**TRY IT**
Word for word, reproduce all of the entries shown below.

____ SUPPLIED MATERIAL

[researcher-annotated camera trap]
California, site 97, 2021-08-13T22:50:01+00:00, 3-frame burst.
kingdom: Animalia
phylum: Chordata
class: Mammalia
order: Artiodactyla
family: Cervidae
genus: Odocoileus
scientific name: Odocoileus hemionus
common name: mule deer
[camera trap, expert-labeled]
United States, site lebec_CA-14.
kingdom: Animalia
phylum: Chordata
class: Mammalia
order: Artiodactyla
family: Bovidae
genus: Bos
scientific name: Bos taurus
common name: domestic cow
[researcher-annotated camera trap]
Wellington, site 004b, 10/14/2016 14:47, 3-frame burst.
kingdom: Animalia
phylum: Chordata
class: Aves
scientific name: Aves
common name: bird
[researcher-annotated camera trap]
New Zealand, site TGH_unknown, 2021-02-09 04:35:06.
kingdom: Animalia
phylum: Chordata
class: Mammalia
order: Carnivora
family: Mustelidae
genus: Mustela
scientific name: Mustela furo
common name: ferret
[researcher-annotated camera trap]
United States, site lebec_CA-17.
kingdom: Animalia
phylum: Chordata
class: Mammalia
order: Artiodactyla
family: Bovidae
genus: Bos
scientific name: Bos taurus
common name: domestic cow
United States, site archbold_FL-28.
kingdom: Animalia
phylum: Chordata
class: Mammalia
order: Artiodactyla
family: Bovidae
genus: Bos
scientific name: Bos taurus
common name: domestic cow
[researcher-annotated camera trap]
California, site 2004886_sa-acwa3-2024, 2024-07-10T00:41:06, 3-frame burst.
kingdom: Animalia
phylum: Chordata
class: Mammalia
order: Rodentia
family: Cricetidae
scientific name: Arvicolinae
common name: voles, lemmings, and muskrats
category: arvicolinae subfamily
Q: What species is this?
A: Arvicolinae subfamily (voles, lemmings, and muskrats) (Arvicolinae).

________

**FINISHED TASK**
[researcher-annotated camera trap]
California, site 97, 2021-08-13T22:50:01+00:00, 3-frame burst.
kingdom: Animalia
phylum: Chordata
class: Mammalia
order: Artiodactyla
family: Cervidae
genus: Odocoileus
scientific name: Odocoileus hemionus
common name: mule deer
[camera trap, expert-labeled]
United States, site lebec_CA-14.
kingdom: Animalia
phylum: Chordata
class: Mammalia
order: Artiodactyla
family: Bovidae
genus: Bos
scientific name: Bos taurus
common name: domestic cow
[researcher-annotated camera trap]
Wellington, site 004b, 10/14/2016 14:47, 3-frame burst.
kingdom: Animalia
phylum: Chordata
class: Aves
scientific name: Aves
common name: bird
[researcher-annotated camera trap]
New Zealand, site TGH_unknown, 2021-02-09 04:35:06.
kingdom: Animalia
phylum: Chordata
class: Mammalia
order: Carnivora
family: Mustelidae
genus: Mustela
scientific name: Mustela furo
common name: ferret
[researcher-annotated camera trap]
United States, site lebec_CA-17.
kingdom: Animalia
phylum: Chordata
class: Mammalia
order: Artiodactyla
family: Bovidae
genus: Bos
scientific name: Bos taurus
common name: domestic cow
United States, site archbold_FL-28.
kingdom: Animalia
phylum: Chordata
class: Mammalia
order: Artiodactyla
family: Bovidae
genus: Bos
scientific name: Bos taurus
common name: domestic cow
[researcher-annotated camera trap]
California, site 2004886_sa-acwa3-2024, 2024-07-10T00:41:06, 3-frame burst.
kingdom: Animalia
phylum: Chordata
class: Mammalia
order: Rodentia
family: Cricetidae
scientific name: Arvicolinae
common name: voles, lemmings, and muskrats
category: arvicolinae subfamily
Q: What species is this?
A: Arvicolinae subfamily (voles, lemmings, and muskrats) (Arvicolinae).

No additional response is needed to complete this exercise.